Weiner, who has worked for the players association since 1988, may have been the most powerful man in baseball that basked in relative anonymity.
"I've never had to use an alias on the road," Weiner once told USA TODAY. "I've never been stopped by a fan. No one knows me. I love it."
That figures to change overnight.

Fehr succeeded Marvin Miller as the MLBPA's head, and continued Miller's tradition of hard-line negotiating on behalf of the players.

That occasionally led to standoffs with baseball's owners, as the game was halted during Fehr?s reign by a two-day strike in 1985, a brief lockout in 1990 and a protracted work stoppage that began in August 1994 — resulting in commissioner Bud Selig canceling the World Series — and did not cease until April 1995.

Fehr and the union avoided a work stoppage in 2002, agreeing to a new collective bargaining agreement with owners just hours before a strike date set by the players. Those negotiations were most notable for the fact that the union for the first time agreed to testing for performance-enhancing drugs.

What was supposed to anonymous survey testing in 2003 grew more controversial in recent months, when the positive results of superstars Alex Rodriguez and Manny Ramirez became available to the news media.
In recent years, Fehr and Selig became targets for members of Congress and the news media for their inability to quell the use of steroids in baseball. Fehr was called upon to testify before Congress on multiple occasions the past four years.
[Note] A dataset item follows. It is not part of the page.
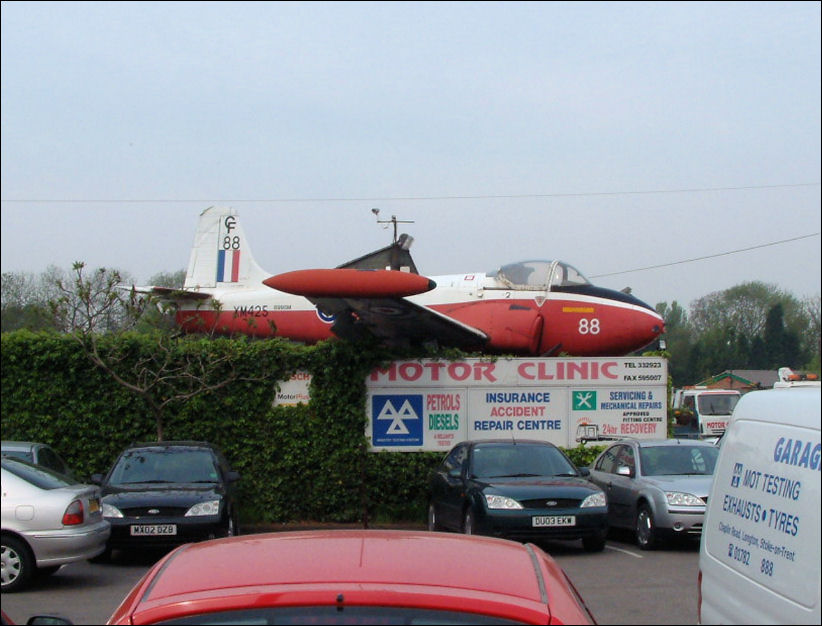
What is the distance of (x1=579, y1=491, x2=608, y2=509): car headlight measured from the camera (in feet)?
47.3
Weiner, who has long been the likely heir apparent to Fehr, is the only attorney ever hired by the Major League Players Association without the least bit of experience. Fehr hired Weiner on the recommendation of Larry Fleisher, director of the NBA players association.

"Larry called me up and said, "You got to hire this kid,'" Fehr told USA TODAY two years ago.. " "He just graduated from Harvard Law. He's brilliant.'"

Fehr: "Sorry, Larry, I don't hire anyone without experience."
Fleischer: "I don't care. Hire him."

Says Fehr: 'Sometimes I wonder how I got so lucky. I don't know anyone who has ever worked with him, for him, or with whom he's worked in the industry, that doesn't have the highest regard possible for him."

Weiner said he always knew he wanted to become a labor lawyer, and had a job offer in labor and employment, but he wanted to be in sports. Baseball was his passion.

"I've always been a fan of the game," Weiner said in his interview two years ago with USA TODAY. "I was a Yankee fan. I follow the game closely and still view myself as a fan.

"You know, when I first started working there, people said, "You won't be a baseball fan anymore. You know too much what's going on.'

"It's been the opposite. Knowing the players like I do enhances my enjoyment of the game."